Seguramente en esa gesta y en esos 33 días, se reencuentran enseñas de tiempos y aguardos amasados en un pasado no lejano por los precursores en sus caminos libertarios, siembras de ayer que hoy son responsabilidad en el rescate de valores e identidades tornados en cultura e historia. Aunque muchos de estos pendones siguen expósitos a la vera del camino esperando que hoy sean ejemplo para seguir empujando el imparable tren de la historia. En este quehacer de la historia podemos reivindicar grandes sublevaciones raizales que entre 1780 y 1800 fueron simientes de nuestra identidad libertaria: en Oruro, Bolivia, en Perú con Túpac Amaru, en los brazos comuneros de Manuela Beltrán y sus marchantes con Galán, Alcantuz y otros, en Minas Gerais Brasil, en el levantamiento de los «jacobinos negros» en Saint Domingue (hoy Haití), en acciones revolucionarias de Guadalupe, Grenada, Santa Lucia, Santo Domingo, Cuba, Bahía, sin desconocer el folleto ‘Los Derechos del hombre’ del inglés Thomas Paine, en tiempos de Nariño y Miranda, en el Grito de Independencia entre 1809 y 1811 común desde México hasta Argentina pasando por la Nueva Granda.
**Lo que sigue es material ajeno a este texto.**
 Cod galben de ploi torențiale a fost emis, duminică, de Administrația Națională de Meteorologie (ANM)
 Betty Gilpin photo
En Charcas Bolivia, el 25 de mayo de 1809, Quito Ecuador, el 10 de agosto de 1809, la Capitanía General de Venezuela, en Caracas, el 19 de abril de 1810, Buenos Aires, Argentina, el 25 de mayo de 1810, Santa Fe de la Nueva Granda, el 20 de julio de 1810, México 16 de septiembre de 1810, Chile el 18 de septiembre de 1810, Paraguay 14 de mayo de 1811, El Salvador 5 de noviembre de 1811… entre los más reconocidos, llegando luego al Caribe y al mar de las Antillas a encantar sus perlas libertarias, para reventar luego en las ‘campañas admirables de Bolívar y llegar a estos caminos de los vergeles boyacenses entre el 4 de julio y el 7 de agosto de aquel 1819 en “los 33 días que zarandearon a América”.
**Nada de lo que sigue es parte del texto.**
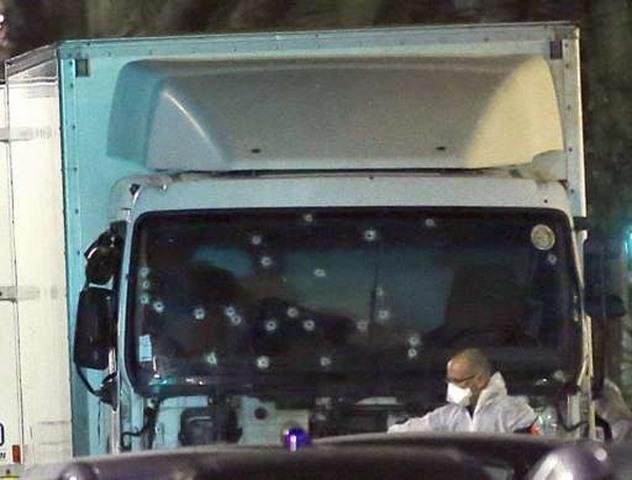 4 điểm bất thường trong vụ khủng bố bằng xe tải ở Pháp - 1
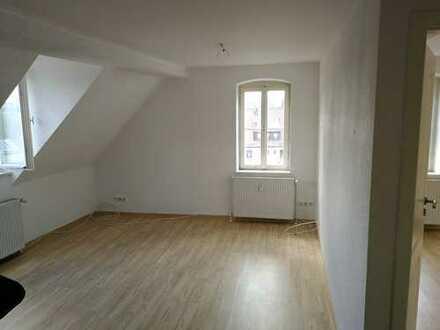 3 Zimmer Dachgeschoss-Altbauwohnung mit Flair in Höfingen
También debe ser este Bicentenario oportunidad para abrir páginas de las nuevas formas de ver y conocer la historia; y reconocer el valor y coraje de muchos niños, jóvenes, mujeres y hombres que en estas comarcas de Boyacá realizaron ocupaciones independentistas en labranzas campesinas o como talabarteros, músicos, médicos, sastres, cocineros, zapateros, vigías, milicianos, cargadores, exploradores, ingenieros, enfermeros, geógrafos, carpinteros… Mujeres y hombres nativos decididos y listos a ingresar al ejército libertador al unísono la enseña de “un loco que se atrevió a pasar el duro páramo para calentar luego la independencia americana”, asumiendo ocupaciones y comisiones con denodados arrojos, reconocidos en la actitud bravía, digna, bizarra y decorosa del imberbe Pedro Pascasio Martínez, hijo de Belén Boyacá, que sometió y apresó al ‘guerrero grande’ y comandante invasor Barreiro, con lo cual se selló la independencia de la Nueva Granada y se dio continuidad a las gestas emancipadoras que bajo el fulgor de la Espada de Bolívar, luego brillaron en Carabobo, Pichincha, Junín y Ayacucho.
Este Bicentenario con sus celebraciones y compromisos en la conciencia que nos da la historia, seguramente abrirá los caminos y exigirá pensar en la justicia social y la paz que reine hasta el nuevo y tercer centenario en el año 2.119.